● Requirement
Reproduce the data exactly.

● Data provided
▬▬▬▬▬▬▬▬▬▬
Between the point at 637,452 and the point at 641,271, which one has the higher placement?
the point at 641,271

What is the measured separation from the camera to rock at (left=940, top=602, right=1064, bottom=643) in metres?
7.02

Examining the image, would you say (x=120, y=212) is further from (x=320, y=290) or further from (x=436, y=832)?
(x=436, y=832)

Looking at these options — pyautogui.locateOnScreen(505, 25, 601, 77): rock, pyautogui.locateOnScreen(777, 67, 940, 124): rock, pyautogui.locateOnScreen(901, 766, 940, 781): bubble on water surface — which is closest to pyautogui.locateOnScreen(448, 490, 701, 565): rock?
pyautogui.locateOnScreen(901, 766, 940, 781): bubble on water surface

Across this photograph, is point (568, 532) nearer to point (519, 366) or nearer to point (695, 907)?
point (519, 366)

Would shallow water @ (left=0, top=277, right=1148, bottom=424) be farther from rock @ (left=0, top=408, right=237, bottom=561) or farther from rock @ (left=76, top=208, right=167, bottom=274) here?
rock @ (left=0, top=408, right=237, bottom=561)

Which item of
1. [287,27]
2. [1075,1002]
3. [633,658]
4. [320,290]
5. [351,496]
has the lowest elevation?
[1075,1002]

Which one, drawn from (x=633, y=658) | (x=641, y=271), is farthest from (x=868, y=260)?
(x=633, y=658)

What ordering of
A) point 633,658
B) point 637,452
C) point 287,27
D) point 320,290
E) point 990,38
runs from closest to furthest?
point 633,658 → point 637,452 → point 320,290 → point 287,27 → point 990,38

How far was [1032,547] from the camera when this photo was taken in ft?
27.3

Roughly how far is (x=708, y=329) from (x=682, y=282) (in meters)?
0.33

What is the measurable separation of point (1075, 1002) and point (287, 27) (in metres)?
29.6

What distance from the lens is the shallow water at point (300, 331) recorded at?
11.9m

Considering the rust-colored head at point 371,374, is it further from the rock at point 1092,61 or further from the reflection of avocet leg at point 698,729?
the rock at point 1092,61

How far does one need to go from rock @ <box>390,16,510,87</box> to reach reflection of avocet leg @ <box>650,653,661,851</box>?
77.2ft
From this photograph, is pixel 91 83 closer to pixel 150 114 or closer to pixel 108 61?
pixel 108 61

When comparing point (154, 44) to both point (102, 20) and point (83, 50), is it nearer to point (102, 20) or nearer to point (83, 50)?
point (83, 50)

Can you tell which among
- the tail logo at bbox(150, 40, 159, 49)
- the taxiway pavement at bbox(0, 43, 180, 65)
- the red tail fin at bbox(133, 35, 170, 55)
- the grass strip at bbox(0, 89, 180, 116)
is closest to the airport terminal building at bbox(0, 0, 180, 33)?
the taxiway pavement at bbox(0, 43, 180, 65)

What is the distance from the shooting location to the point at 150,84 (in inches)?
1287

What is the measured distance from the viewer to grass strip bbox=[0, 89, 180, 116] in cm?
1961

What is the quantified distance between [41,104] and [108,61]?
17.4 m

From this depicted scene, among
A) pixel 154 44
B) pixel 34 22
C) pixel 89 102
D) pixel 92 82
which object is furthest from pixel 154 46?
▬▬▬▬▬▬▬▬▬▬
● Correct result
Between the point at 637,452 and the point at 641,271, which one has the higher placement?
the point at 641,271

What is the measured separation from the camera to rock at (left=940, top=602, right=1064, bottom=643) in metres?
7.02

Examining the image, would you say (x=120, y=212) is further from (x=320, y=290) or further from (x=436, y=832)?
(x=436, y=832)

Looking at these options — pyautogui.locateOnScreen(505, 25, 601, 77): rock, pyautogui.locateOnScreen(777, 67, 940, 124): rock, pyautogui.locateOnScreen(901, 766, 940, 781): bubble on water surface — which is closest to pyautogui.locateOnScreen(448, 490, 701, 565): rock?
pyautogui.locateOnScreen(901, 766, 940, 781): bubble on water surface

Across this photograph, is point (568, 532) nearer to point (519, 366) or nearer to point (695, 907)?
point (519, 366)

Would shallow water @ (left=0, top=277, right=1148, bottom=424) be farther from rock @ (left=0, top=408, right=237, bottom=561) or farther from rock @ (left=76, top=208, right=167, bottom=274) here?
rock @ (left=0, top=408, right=237, bottom=561)

Which item of
1. [287,27]
2. [1075,1002]
3. [633,658]
4. [320,290]
5. [351,496]
has the lowest elevation?
[1075,1002]

Which one, drawn from (x=633, y=658) | (x=641, y=271), is farthest from (x=868, y=260)?
(x=633, y=658)

What ordering of
A) point 633,658
B) point 637,452
C) point 287,27
D) point 320,290
E) point 990,38
runs from closest to furthest?
point 633,658 → point 637,452 → point 320,290 → point 287,27 → point 990,38

How far was [1032,547] from the camera when this photo was taken in ft?
27.3

Roughly how far is (x=708, y=329) from (x=682, y=282) (in meters)?
0.33

What is the measurable separation of point (1075, 1002) and point (287, 27) (in metres)?
29.6

What distance from the lens is the shallow water at point (300, 331) recorded at?
11.9m

Considering the rust-colored head at point 371,374, is it further from the rock at point 1092,61 or further from the reflection of avocet leg at point 698,729?
the rock at point 1092,61

How far does one need to go from rock @ <box>390,16,510,87</box> to reach reflection of avocet leg @ <box>650,653,661,851</box>?
77.2ft
From this photograph, is pixel 91 83 closer to pixel 150 114 or closer to pixel 108 61?
pixel 108 61

When comparing point (154, 44) to both point (102, 20) and point (83, 50), is it nearer to point (102, 20) or nearer to point (83, 50)?
point (83, 50)

Can you tell which among
- the tail logo at bbox(150, 40, 159, 49)
- the taxiway pavement at bbox(0, 43, 180, 65)
- the red tail fin at bbox(133, 35, 170, 55)
- the grass strip at bbox(0, 89, 180, 116)
is closest to the airport terminal building at bbox(0, 0, 180, 33)?
the taxiway pavement at bbox(0, 43, 180, 65)

What is the distance from the shooting location to the point at 150,84 (in inches)?
1287

What is the measured distance from the viewer to grass strip bbox=[0, 89, 180, 116] in cm?
1961

What is the quantified distance between [41,104] and [108,61]?
17.4 m

From this depicted scene, among
A) pixel 154 44
B) pixel 34 22
C) pixel 89 102
D) pixel 92 82
which object is furthest from pixel 154 46?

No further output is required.